**Stated exercise 1:**
Copy the rows from the one containing "QA review pass — verify and re-annotate all desks" through the final row. Leave the requests and their sample boxes unchanged, but multiply every bounding-box coordinate in the answers by 1.2 and round each result to a whole number, rounding halves up.

Puguang Temple () or Puguang Chan Temple () is a Buddhist temple located in Yongding District of Zhangjiajie, Hunan, China.

History
According to Hunan Yongding Records (), the temple was first built by a military official Yong Jian () in 1413, under the Ming dynasty (1368–1644).

In 1733, in the reign of Yongzheng Emperor in the Qing dynasty (1644–1911), a local official named Shi Cheng renovated and refurbished the temple.

Architecture
The extant structure is based on the Ming and Qing dynasties building principles and retains the traditional architectural style. The complex include the following halls: Shanmen, Mahavira Hall, Hall of Four Heavenly Kings, Hall of Guanyin, Bell tower, Drum tower, Hall of Arhats, Dharma Hall, Dining Room, etc.

**Stated exercise 2:**
In the Puguang Temple text, shorten the paragraph that begins "The extant structure is based" while keeping its main facts.

**Stored data:**
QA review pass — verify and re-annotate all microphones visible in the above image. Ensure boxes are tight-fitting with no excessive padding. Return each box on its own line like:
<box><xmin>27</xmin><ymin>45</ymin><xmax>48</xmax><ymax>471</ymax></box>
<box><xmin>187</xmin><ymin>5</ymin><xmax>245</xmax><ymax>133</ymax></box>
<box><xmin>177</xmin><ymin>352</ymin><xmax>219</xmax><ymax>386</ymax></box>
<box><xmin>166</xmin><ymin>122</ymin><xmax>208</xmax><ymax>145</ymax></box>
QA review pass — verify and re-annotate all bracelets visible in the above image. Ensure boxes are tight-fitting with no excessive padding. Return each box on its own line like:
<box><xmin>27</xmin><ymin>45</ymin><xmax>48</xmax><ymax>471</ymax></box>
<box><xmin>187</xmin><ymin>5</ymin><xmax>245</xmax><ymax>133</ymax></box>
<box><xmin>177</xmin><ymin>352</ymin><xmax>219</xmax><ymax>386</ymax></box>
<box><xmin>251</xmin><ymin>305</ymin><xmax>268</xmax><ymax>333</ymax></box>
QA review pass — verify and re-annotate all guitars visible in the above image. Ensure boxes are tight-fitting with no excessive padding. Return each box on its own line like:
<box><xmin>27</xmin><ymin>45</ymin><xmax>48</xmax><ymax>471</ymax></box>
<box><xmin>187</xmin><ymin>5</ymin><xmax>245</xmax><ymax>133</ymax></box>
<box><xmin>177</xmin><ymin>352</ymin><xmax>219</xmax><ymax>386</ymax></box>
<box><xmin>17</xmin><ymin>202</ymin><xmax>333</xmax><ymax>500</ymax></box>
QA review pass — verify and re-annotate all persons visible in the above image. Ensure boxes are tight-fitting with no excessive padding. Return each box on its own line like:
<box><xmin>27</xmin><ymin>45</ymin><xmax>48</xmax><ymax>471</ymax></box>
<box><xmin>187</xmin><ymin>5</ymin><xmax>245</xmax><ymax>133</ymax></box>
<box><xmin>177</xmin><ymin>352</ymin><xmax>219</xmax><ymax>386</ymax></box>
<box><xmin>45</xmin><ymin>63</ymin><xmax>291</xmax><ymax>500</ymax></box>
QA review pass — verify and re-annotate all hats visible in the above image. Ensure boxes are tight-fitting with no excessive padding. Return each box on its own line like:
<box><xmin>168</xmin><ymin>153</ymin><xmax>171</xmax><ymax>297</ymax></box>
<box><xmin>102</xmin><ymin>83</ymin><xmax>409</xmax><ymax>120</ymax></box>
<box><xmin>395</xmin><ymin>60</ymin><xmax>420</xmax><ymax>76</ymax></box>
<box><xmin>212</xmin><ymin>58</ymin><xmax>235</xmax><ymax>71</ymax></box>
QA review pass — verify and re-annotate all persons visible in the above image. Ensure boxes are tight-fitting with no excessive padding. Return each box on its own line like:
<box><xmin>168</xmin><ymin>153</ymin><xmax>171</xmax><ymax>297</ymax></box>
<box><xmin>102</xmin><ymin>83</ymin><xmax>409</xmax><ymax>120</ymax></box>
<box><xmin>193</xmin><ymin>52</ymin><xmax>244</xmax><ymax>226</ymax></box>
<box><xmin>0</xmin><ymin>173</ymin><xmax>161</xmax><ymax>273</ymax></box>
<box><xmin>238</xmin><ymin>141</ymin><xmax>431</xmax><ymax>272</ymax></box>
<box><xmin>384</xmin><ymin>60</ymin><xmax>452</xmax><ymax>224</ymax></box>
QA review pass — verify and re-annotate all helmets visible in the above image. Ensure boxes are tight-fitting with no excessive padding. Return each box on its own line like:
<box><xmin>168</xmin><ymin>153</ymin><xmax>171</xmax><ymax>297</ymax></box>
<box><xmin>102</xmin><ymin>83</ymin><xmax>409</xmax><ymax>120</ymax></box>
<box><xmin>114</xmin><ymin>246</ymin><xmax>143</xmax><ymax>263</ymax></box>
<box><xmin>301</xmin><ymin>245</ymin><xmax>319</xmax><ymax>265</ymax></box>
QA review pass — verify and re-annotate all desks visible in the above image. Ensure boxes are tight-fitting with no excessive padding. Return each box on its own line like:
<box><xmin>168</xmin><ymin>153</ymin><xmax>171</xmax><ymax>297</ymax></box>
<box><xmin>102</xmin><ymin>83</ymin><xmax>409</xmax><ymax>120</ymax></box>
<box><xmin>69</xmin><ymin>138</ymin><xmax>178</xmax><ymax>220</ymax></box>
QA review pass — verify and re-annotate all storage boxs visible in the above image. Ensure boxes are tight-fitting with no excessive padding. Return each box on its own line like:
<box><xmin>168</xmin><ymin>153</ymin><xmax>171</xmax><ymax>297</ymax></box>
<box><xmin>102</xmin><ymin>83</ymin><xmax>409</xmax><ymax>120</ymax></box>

**Complete response 1:**
QA review pass — verify and re-annotate all desks visible in the above image. Ensure boxes are tight-fitting with no excessive padding. Return each box on its own line like:
<box><xmin>168</xmin><ymin>153</ymin><xmax>171</xmax><ymax>297</ymax></box>
<box><xmin>102</xmin><ymin>83</ymin><xmax>409</xmax><ymax>120</ymax></box>
<box><xmin>83</xmin><ymin>166</ymin><xmax>214</xmax><ymax>264</ymax></box>
QA review pass — verify and re-annotate all storage boxs visible in the above image. Ensure boxes are tight-fitting with no excessive padding. Return each box on its own line like:
<box><xmin>168</xmin><ymin>153</ymin><xmax>171</xmax><ymax>297</ymax></box>
<box><xmin>102</xmin><ymin>83</ymin><xmax>409</xmax><ymax>120</ymax></box>

**Complete response 2:**
The surviving structure follows Ming and Qing building principles in the traditional style. Its halls include Shanmen, Mahavira Hall, Hall of Four Heavenly Kings, Hall of Guanyin, Bell tower, Drum tower, Hall of Arhats, Dharma Hall, and Dining Room.